Modern rock fans will find a lot to like at the Imperial Lounge Friday, as three bands share the stage for a big night of music. Each has its own unique style. Keene-based Learn To Swim, with a pulsing, multilayered sound that recalls Smashing Pumpkins or Radiohead, opens the show. Aldenbarton features piano-forward arrangements and two Claremont natives, while Low King has a reinvented style to go with their new name.
Aldenbarton front man Andrew St. Aubin is based in New York, but he’s excited about the hometown gig, the first he and (drummer and fellow Stevens High School alum) Jim Wood have played in 10 years.
Why so long? “Basically, there hasn’t been a live venue for what we do,” says Andrew. “It’s awesome … I think the only better thing would be if it were an all ages show.”
Having recently changed their name from Lazy Day Puppet and moving from a jam band vibe to and edgier sound, Low King did a show at the Imperial and was surprised by a very large turnout.
Low King’s John Hudson and James Wood are old school chums; Hudson told him of the show’s success during a phone conversation, and Wood passed it on to St. Aubin.
“We were all kind of shocked by that,” Andrew says. “Growing up in Claremont there was no live music to speak of. We did alternative venues, bagel stores and coffee shops, playing for each other. Now there was a place where we could actually play.”

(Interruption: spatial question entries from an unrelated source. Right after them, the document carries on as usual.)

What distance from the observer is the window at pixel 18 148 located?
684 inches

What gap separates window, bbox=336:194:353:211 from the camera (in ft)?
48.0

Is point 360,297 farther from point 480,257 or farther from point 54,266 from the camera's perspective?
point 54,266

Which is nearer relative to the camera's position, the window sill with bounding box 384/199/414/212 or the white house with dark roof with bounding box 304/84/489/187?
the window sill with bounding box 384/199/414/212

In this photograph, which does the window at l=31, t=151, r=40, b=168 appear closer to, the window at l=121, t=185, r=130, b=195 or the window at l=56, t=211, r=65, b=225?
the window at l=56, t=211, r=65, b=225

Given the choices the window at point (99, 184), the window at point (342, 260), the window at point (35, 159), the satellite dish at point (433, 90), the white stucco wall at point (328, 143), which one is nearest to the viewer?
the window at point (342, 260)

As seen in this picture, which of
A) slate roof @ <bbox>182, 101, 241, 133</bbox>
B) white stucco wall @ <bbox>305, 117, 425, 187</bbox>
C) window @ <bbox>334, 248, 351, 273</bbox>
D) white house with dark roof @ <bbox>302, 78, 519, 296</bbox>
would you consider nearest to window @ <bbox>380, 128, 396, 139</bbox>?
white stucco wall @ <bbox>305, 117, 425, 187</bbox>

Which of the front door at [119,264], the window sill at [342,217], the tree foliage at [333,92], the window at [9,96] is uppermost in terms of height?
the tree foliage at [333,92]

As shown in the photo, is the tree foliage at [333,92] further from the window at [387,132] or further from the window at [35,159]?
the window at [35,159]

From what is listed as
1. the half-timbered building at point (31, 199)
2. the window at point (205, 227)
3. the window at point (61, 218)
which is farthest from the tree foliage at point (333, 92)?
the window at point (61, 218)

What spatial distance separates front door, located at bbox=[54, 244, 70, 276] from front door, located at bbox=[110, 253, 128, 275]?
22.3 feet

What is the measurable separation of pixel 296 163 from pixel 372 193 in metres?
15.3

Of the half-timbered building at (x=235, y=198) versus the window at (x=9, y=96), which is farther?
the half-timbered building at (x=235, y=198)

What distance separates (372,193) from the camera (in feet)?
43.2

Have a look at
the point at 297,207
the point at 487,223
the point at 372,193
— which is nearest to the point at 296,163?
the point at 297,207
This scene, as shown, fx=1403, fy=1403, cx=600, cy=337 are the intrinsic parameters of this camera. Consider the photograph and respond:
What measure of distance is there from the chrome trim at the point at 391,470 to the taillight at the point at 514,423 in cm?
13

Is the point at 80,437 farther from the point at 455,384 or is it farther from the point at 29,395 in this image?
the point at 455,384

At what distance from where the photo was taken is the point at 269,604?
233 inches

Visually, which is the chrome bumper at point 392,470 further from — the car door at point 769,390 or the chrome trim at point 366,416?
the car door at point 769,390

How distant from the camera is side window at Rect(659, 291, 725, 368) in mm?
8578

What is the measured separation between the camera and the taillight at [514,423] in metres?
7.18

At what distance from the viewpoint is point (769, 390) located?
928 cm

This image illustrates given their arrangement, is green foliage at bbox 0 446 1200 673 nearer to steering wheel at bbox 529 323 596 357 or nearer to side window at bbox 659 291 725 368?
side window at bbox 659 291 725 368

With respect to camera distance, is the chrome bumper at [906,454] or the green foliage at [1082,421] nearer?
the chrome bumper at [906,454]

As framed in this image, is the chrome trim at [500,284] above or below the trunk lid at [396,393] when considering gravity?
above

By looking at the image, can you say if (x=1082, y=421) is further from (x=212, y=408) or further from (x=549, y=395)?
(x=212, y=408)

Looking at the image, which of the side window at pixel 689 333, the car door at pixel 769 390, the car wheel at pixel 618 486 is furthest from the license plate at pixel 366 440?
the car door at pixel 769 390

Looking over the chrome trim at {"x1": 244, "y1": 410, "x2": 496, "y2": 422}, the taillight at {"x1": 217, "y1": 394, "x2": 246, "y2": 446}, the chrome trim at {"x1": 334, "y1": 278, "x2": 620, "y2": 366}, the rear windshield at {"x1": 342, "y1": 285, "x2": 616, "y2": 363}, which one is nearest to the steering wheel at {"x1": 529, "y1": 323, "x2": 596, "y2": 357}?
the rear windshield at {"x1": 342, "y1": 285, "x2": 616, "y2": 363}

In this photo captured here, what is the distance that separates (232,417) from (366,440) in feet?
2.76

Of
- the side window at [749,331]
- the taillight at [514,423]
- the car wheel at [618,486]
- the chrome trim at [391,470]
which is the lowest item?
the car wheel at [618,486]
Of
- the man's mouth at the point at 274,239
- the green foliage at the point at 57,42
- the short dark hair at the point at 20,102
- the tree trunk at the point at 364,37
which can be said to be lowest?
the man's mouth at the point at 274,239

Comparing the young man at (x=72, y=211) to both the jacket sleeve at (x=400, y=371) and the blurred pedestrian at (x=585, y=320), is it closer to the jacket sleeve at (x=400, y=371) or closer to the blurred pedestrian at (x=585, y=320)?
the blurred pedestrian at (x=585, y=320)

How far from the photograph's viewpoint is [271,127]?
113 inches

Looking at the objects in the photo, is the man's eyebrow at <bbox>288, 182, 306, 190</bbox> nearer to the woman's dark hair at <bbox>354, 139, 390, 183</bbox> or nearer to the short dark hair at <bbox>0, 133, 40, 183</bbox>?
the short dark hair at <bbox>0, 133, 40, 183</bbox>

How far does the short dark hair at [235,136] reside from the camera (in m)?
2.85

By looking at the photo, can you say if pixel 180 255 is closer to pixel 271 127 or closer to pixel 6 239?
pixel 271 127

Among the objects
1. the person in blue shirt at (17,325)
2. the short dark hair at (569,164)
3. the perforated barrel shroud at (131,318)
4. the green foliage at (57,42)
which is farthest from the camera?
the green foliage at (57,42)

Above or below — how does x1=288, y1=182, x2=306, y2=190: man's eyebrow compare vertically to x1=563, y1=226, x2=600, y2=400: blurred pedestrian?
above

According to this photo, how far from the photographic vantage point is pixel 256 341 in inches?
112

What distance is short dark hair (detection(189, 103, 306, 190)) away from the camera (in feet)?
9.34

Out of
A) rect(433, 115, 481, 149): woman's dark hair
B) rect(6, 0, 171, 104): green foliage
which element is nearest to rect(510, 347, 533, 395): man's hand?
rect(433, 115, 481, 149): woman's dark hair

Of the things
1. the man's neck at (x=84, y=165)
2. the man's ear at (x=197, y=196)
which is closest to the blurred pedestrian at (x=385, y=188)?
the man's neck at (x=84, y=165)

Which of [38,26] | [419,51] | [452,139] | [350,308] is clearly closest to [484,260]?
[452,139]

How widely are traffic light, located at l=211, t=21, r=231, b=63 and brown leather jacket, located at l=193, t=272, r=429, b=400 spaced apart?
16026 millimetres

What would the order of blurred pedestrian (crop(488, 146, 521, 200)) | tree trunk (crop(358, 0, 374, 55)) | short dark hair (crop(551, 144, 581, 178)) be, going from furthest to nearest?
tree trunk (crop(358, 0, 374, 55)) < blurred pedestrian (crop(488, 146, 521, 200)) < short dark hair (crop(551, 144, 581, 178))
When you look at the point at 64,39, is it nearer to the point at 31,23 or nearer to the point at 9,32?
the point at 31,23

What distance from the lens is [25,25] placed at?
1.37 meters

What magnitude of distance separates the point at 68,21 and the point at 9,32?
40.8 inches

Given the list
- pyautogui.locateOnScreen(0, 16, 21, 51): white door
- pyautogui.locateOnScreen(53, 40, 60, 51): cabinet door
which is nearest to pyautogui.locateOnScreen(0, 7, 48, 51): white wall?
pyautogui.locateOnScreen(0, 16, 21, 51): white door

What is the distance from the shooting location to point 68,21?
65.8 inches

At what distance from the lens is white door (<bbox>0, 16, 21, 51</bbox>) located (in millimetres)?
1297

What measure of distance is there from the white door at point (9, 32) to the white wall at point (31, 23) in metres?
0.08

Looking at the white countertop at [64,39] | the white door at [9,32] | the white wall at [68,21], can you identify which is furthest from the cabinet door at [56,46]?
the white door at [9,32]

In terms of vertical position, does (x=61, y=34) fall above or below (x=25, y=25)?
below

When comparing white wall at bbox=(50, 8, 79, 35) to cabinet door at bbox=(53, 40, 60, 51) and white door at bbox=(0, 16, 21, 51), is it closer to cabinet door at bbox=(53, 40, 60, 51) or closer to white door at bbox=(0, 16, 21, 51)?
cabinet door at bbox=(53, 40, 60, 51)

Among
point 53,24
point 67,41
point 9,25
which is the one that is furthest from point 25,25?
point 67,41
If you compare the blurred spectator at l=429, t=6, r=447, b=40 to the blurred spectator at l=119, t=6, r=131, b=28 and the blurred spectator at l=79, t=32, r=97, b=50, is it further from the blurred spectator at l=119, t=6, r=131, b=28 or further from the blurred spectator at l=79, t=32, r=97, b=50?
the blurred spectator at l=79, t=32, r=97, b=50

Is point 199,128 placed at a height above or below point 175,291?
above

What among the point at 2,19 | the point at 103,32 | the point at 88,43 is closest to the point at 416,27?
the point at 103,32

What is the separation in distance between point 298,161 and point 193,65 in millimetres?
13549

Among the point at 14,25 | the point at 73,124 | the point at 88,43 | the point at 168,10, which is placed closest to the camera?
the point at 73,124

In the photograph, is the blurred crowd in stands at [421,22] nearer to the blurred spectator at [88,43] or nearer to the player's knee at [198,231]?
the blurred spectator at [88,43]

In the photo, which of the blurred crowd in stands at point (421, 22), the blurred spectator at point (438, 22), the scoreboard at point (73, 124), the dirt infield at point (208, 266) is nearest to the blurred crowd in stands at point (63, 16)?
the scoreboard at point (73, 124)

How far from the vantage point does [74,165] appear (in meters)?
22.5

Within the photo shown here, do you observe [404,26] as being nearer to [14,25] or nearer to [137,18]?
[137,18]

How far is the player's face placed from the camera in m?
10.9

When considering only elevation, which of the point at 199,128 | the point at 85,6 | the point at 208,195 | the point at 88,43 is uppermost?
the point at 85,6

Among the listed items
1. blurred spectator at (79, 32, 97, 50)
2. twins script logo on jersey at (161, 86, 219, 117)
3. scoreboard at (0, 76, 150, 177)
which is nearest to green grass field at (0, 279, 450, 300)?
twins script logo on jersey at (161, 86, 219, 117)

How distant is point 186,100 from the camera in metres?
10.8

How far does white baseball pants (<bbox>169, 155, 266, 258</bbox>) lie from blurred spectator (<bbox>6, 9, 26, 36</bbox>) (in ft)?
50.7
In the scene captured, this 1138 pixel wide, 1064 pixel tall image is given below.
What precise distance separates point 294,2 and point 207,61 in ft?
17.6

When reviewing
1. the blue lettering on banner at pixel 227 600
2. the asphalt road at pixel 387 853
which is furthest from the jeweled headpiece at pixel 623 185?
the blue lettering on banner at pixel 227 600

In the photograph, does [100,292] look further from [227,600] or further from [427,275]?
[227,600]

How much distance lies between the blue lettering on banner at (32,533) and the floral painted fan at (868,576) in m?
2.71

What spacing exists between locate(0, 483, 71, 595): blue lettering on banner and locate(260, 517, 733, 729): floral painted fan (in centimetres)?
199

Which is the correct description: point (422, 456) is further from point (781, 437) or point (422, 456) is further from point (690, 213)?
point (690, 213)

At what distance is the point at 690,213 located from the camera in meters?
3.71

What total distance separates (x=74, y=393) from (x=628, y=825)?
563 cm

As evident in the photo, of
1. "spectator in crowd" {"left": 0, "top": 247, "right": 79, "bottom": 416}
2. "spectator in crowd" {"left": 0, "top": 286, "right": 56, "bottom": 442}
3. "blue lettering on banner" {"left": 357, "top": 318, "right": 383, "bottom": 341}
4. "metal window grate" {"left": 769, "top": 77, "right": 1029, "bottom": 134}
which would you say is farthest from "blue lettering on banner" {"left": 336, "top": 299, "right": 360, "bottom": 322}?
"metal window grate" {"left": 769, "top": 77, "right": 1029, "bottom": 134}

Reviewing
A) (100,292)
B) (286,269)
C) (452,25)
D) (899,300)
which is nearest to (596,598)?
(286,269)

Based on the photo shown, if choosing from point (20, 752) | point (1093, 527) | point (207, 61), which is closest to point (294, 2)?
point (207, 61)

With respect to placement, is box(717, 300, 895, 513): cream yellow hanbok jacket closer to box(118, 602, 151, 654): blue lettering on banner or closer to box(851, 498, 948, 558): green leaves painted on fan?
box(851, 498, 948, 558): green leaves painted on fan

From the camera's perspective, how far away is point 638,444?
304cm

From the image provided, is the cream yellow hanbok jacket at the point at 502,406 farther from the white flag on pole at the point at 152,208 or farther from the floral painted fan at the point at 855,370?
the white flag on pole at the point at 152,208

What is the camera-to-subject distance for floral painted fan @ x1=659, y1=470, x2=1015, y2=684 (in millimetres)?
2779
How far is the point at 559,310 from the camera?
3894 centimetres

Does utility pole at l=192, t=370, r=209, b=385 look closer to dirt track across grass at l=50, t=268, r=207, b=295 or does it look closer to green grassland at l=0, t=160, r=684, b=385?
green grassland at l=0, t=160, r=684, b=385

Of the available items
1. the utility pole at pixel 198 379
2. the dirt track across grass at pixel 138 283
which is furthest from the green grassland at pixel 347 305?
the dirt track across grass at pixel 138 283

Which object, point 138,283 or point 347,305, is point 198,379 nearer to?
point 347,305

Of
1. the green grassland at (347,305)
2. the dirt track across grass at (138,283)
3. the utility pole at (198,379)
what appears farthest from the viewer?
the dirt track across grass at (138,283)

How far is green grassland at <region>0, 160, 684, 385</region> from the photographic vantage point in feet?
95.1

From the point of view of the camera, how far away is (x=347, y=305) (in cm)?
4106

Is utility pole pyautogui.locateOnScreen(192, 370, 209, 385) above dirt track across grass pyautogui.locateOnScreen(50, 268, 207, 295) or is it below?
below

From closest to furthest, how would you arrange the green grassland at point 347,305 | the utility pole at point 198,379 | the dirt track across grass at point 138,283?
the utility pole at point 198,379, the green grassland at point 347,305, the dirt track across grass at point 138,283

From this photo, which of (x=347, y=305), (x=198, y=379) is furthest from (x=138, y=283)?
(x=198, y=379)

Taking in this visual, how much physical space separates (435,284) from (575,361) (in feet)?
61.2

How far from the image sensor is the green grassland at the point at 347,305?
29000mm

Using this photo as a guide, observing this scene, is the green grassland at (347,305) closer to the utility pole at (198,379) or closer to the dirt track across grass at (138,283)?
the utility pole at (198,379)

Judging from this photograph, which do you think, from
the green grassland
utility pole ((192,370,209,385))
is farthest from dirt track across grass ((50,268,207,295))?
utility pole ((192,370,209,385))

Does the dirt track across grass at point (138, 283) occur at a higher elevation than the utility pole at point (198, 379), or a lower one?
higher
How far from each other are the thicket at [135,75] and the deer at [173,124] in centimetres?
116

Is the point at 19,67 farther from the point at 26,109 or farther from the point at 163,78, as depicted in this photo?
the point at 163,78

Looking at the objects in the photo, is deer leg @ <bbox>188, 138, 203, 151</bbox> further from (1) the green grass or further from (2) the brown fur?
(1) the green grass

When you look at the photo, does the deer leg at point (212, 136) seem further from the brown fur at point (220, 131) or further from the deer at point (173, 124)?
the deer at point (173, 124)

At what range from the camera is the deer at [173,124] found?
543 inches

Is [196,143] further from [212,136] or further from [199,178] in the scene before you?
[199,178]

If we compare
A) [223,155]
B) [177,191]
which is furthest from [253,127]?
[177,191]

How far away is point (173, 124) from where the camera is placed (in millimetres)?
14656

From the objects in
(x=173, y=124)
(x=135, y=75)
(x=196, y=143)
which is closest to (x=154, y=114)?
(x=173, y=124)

“After hearing that we put a bug in John’s ear about wanting to do something, and he got a hold of us the next time he was putting together a night.”
St. Aubin left Claremont after he graduated from Stevens High School in 1998, and departed New Hampshire entirely in 2004 for New York City. Initially, he played solo, albeit in a Howie Day way.
“When I got to the city, the friends I had that were musicians were already committed to other projects. So I just wrote and recorded and mixed the backing tracks through an iPod,” he says. “I played solo with an iPod for maybe 6 months.”
Eventually, “bands broke up, and I got my old pal Jim back,” he says.
Aldenbarton began life as a five-piece band – two guitars, bass, Wood on drums and Andrew on piano. They were down to four members one night in Keene when their guitarist couldn’t make the gig.
“The response we got from that show gave us the confidence to keep doing it as a three piece,” says St. Aubin. Their sound suggests piano power trios like Ben Folds Five, though they cite influences as diverse as the Beatles and Frank Zappa.
They released the digital-only “Exodus of the Eldest” EP last November. A full-length record is in the works.
“We’re still coming into our own sonically and arranging things in a way that three people can carry,” St. Aubin says.
“It’s a lot of fun when we get going.”